---- Data rows

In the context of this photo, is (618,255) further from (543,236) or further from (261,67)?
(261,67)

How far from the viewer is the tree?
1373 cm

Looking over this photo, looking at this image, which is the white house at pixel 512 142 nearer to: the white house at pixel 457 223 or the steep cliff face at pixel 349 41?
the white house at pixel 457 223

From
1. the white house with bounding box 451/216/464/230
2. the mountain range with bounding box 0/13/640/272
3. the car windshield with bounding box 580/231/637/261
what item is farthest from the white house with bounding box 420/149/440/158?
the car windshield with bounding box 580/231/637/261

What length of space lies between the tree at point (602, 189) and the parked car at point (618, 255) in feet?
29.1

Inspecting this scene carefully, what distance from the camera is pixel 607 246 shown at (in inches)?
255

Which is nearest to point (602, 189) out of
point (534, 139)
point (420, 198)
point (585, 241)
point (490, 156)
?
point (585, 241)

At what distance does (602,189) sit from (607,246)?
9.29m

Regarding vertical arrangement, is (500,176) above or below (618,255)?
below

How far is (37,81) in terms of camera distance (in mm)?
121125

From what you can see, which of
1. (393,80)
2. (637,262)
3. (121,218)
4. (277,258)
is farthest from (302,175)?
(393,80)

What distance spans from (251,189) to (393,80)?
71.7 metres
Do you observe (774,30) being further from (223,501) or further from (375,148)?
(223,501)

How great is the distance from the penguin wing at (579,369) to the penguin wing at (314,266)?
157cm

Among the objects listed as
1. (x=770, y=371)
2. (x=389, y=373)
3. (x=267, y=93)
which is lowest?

--------

## Problem requirements
Update the listing from the line with "What length of" through the end of the listing, changing every "penguin wing" to "penguin flipper" and leaving all else as it is. Return only those lines.

## Result for this exercise
What length of space lies between the tree at point (602, 189) and the parked car at point (618, 255) in feet?
29.1

Inspecting this scene carefully, what distance from the camera is pixel 607 246 shown at (in inches)?
255

Which is nearest to point (602, 189) out of
point (534, 139)
point (420, 198)
point (585, 241)
point (490, 156)
?
point (585, 241)

At what distance does (602,189) sit from (607,246)?
9.29m

Regarding vertical arrangement, is (500,176) above or below (618,255)?
below

How far is (37,81) in terms of camera distance (in mm)?
121125

From what you can see, which of
1. (393,80)
2. (637,262)
3. (121,218)
4. (277,258)
is farthest from (302,175)?
(393,80)

What distance spans from (251,189) to (393,80)?
71.7 metres
Do you observe (774,30) being further from (223,501) or further from (375,148)?
(223,501)

How great is the distance from the penguin flipper at (579,369) to the penguin flipper at (314,266)?
157cm

Among the objects listed as
1. (x=770, y=371)
2. (x=389, y=373)
3. (x=267, y=93)
which is lowest?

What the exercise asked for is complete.